Skip to contents

Collects hyperlinks from web pages and structures the data into a dataframe with the class names "datasource" and "web".

Usage

# S3 method for class 'web'
Collect(credential, pages = NULL, ..., writeToFile = FALSE, verbose = TRUE)

collect_web_hyperlinks(pages = NULL, writeToFile = FALSE, verbose = TRUE, ...)

Arguments

credential

A credential object generated from Authenticate with class name "web".

pages

Dataframe. Dataframe of web pages to crawl. The dataframe must have the columns page (character), type (character) and max_depth (integer). Each row is a seed web page to crawl, with the page value being the page URL. The type value is type of crawl as either "int", "ext" or "all", directing the crawler to follow only internal links, follow only external links (different domain to the seed page) or follow all links. The max_depth value determines how many levels of hyperlinks to follow from the seed site.

(Rows of spatial question data)
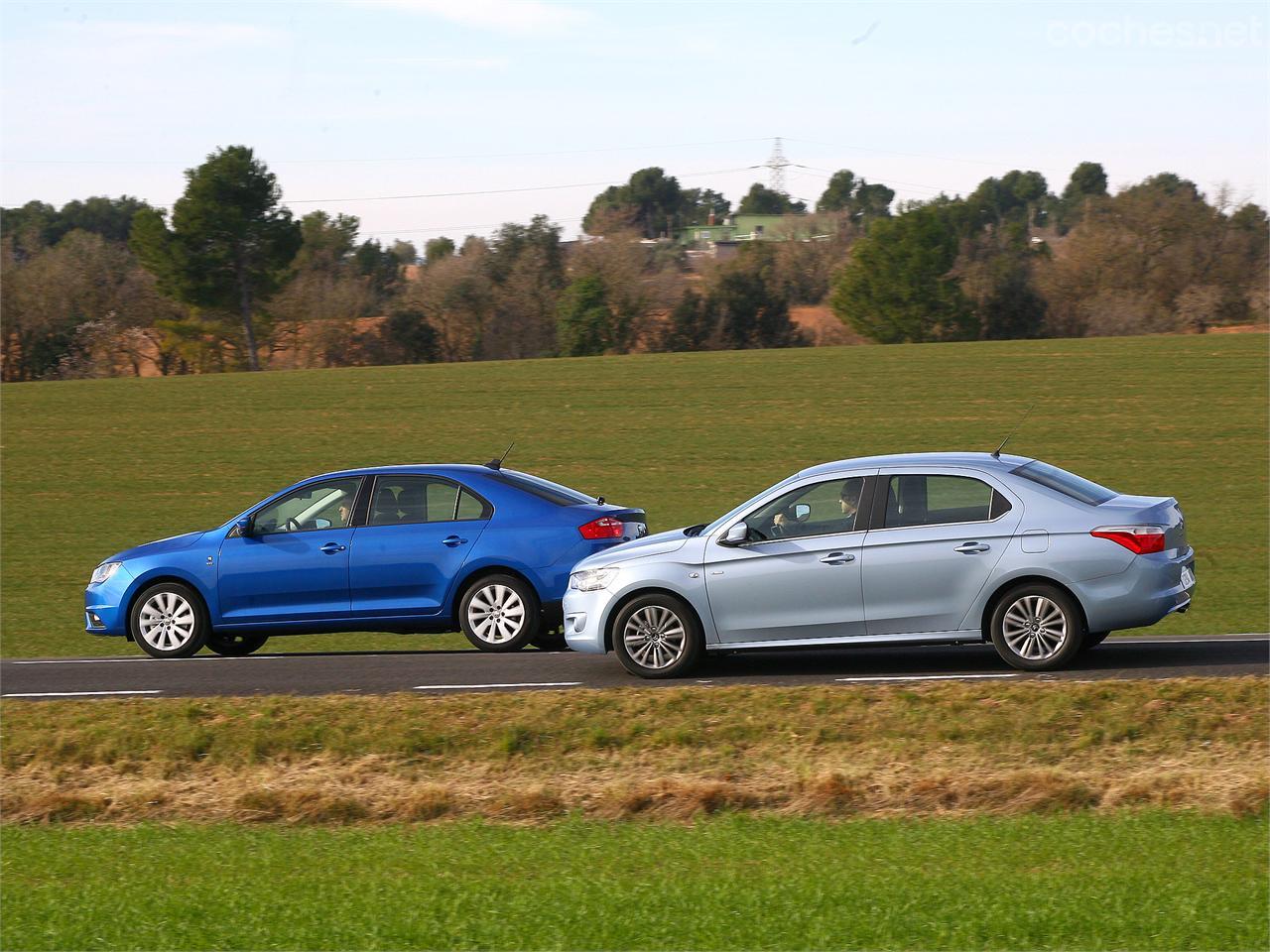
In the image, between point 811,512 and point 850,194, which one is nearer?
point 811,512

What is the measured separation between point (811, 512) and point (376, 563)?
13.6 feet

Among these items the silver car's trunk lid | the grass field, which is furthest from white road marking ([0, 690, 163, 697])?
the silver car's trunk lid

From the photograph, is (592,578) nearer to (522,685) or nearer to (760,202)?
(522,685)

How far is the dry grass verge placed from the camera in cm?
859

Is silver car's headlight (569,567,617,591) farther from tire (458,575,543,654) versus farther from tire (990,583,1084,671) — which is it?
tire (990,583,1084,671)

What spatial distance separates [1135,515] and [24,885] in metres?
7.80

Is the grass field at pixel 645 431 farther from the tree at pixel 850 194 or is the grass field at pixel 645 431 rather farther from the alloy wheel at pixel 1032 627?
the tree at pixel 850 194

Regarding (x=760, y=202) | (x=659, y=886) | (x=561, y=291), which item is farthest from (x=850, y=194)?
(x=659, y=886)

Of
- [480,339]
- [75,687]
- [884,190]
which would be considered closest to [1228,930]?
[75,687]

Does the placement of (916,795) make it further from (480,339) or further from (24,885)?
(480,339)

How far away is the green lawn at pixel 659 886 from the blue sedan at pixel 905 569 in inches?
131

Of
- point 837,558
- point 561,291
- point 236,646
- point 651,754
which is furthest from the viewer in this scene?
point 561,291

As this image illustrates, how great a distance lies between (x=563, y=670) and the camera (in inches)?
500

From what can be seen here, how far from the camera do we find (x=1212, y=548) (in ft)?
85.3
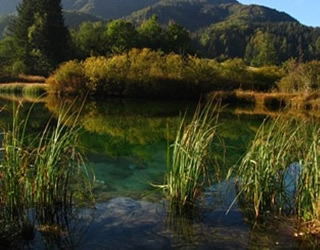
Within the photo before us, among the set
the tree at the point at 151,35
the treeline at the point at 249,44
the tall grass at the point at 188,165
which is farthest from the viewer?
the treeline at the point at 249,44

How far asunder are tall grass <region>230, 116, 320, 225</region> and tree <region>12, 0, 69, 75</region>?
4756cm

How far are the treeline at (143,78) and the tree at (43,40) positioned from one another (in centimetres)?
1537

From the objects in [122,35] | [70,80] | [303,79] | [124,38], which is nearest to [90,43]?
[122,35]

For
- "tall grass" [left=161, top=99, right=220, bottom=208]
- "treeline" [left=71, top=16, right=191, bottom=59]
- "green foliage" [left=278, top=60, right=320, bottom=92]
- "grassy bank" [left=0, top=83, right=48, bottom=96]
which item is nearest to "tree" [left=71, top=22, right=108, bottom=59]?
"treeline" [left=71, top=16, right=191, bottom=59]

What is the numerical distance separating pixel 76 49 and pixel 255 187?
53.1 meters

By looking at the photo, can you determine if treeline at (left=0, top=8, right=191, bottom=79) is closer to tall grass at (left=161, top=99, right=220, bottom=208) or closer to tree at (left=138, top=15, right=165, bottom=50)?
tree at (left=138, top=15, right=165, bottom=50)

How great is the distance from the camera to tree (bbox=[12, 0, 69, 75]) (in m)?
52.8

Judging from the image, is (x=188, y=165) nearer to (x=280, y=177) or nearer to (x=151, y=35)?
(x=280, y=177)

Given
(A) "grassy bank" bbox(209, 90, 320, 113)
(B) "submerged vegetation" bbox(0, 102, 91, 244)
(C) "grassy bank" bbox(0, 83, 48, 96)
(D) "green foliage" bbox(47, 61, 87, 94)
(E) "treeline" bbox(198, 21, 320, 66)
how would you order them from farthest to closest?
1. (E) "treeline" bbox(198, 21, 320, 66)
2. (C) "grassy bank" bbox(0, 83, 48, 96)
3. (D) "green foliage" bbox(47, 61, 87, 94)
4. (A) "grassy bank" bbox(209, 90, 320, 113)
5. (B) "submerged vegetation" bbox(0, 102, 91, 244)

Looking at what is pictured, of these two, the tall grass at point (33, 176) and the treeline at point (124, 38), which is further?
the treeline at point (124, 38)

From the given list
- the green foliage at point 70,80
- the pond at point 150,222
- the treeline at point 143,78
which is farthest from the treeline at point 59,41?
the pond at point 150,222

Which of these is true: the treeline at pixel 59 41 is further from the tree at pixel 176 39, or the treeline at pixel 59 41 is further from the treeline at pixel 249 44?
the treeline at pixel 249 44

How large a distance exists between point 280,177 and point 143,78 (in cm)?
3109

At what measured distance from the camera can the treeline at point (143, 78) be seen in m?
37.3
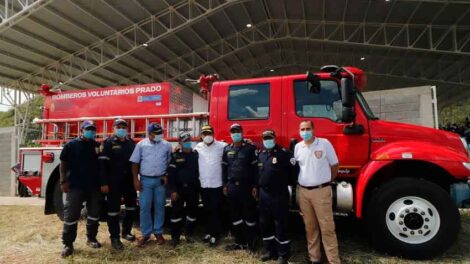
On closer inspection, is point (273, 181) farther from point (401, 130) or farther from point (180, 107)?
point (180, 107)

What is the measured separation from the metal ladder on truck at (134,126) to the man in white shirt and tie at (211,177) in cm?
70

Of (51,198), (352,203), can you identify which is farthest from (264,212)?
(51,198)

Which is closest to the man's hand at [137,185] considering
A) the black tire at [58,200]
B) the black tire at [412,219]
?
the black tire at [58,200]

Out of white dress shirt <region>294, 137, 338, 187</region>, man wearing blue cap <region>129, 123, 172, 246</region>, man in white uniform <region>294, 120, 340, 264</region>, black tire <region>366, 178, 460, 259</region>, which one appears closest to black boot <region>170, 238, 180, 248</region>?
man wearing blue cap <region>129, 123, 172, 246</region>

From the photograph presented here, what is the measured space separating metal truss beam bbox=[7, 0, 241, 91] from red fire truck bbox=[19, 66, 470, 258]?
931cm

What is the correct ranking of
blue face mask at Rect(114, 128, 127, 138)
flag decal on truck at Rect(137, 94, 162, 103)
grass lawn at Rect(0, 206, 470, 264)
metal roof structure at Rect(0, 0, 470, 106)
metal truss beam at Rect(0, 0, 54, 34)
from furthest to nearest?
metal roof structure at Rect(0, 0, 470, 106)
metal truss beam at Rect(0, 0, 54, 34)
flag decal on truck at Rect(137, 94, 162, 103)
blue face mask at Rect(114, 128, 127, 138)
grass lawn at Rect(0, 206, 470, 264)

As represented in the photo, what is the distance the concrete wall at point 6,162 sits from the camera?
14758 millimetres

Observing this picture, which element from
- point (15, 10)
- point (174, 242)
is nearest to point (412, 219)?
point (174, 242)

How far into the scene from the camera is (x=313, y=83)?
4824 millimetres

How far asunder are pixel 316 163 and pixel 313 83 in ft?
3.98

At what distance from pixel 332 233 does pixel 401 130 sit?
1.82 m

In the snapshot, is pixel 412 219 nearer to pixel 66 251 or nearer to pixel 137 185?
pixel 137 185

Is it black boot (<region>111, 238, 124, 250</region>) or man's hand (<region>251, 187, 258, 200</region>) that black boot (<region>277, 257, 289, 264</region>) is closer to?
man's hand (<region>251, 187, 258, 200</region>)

* * *

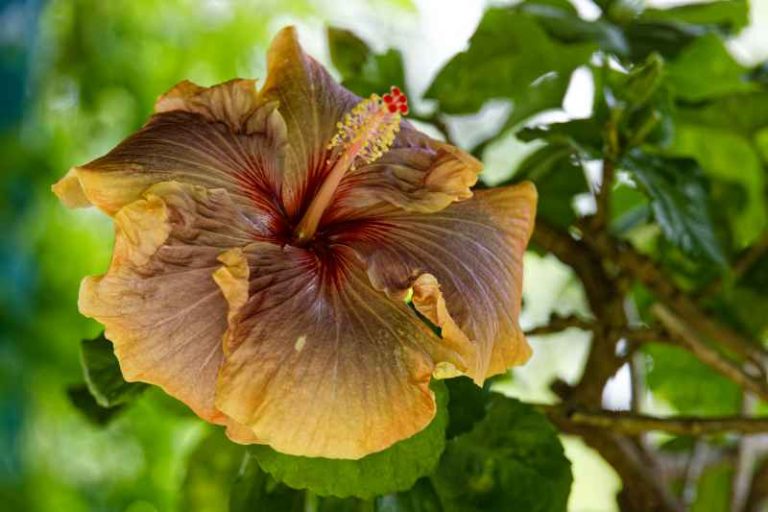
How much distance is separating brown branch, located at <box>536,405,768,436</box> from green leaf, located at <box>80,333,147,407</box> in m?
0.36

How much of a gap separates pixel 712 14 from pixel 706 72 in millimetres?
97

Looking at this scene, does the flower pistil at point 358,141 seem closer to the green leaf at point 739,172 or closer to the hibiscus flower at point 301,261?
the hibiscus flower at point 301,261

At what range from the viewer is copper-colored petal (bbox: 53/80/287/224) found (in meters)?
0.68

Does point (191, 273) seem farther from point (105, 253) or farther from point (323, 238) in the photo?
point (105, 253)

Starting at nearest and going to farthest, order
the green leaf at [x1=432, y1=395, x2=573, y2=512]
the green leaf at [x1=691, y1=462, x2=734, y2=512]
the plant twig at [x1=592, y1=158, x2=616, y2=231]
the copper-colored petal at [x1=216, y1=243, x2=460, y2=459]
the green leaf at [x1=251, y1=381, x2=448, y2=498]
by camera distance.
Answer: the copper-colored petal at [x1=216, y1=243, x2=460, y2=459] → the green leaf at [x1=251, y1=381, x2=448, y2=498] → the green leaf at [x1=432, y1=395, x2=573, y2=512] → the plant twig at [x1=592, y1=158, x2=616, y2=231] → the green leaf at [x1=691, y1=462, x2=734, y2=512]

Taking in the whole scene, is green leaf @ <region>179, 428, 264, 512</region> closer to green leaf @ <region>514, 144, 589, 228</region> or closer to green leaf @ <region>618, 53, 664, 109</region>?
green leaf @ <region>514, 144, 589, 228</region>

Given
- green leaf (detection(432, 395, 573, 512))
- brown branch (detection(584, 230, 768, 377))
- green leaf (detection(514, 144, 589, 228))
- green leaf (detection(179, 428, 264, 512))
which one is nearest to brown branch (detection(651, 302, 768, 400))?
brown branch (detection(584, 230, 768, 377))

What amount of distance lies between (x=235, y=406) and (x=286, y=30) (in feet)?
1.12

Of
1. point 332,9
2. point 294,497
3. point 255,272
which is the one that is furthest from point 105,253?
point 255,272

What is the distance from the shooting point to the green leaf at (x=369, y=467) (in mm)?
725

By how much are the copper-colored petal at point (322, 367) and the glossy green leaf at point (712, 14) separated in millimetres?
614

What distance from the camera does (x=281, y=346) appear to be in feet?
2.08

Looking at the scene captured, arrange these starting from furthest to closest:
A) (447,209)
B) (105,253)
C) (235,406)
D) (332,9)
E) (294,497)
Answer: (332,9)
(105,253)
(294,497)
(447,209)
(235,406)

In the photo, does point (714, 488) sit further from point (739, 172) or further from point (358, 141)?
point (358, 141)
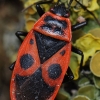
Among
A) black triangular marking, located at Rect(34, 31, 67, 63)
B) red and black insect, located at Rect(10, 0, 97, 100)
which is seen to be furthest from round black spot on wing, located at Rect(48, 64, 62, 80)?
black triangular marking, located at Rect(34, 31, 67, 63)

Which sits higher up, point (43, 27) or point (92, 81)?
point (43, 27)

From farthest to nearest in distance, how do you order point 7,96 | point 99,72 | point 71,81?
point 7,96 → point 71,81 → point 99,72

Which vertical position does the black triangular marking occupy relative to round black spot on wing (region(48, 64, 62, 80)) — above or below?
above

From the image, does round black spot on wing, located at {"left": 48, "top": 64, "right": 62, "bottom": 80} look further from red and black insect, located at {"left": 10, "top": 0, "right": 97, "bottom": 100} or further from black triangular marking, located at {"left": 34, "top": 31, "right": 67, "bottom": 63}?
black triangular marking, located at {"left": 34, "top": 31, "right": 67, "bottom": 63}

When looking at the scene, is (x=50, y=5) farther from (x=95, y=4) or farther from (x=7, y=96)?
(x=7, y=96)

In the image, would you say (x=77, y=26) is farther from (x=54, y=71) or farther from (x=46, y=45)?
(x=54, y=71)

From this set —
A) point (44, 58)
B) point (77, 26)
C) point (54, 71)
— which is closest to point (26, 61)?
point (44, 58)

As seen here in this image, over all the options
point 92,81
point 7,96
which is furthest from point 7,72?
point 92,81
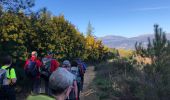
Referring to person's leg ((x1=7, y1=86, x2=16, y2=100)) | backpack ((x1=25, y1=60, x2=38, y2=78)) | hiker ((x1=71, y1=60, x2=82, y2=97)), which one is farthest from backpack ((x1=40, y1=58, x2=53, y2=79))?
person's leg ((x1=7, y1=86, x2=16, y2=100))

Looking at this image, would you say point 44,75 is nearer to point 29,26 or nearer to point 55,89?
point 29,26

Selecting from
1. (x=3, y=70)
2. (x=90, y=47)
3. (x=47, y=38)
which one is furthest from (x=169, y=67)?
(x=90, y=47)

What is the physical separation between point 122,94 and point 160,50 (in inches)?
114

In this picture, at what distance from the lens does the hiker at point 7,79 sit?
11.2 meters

- Instruction 1: Decide whether each statement agrees with the text on collecting web hyperlinks, answering yes or no and quoting the deciding words from that text. (a) The pages dataframe must include a max_depth column of integer type. (b) A type value of "ext" directs the crawler to follow only internal links. (c) By default, collect_web_hyperlinks writes its results to a file.
- Instruction 2: Please extend the text on collecting web hyperlinks, picking up right after its last sentence.

- Exercise output 1:
(a) Yes: "The dataframe must have the columns page (character), type (character) and max_depth (integer)."
(b) No: "either "int", "ext" or "all", directing the crawler to follow only internal links, follow only external links (different domain to the seed page) or follow all links"
(c) No: "collect_web_hyperlinks(pages = NULL, writeToFile = FALSE, verbose = TRUE, ...)"

- Exercise output 2:
...

Additional parameters passed to function. Not used in this method.

writeToFile

Logical. Write collected data to file. Default is FALSE.

verbose

Logical. Output additional information. Default is TRUE.

Value

A tibble object with class names "datasource" and "web".

Examples

if (FALSE) { # \dontrun{
pages <- tibble::tibble(page = c("http://vosonlab.net",
                                 "https://rsss.cass.anu.edu.au"),
                        type = c("int", "all"),
                        max_depth = c(2, 2))

webData <- webAuth |>
  Collect(pages, writeToFile = TRUE)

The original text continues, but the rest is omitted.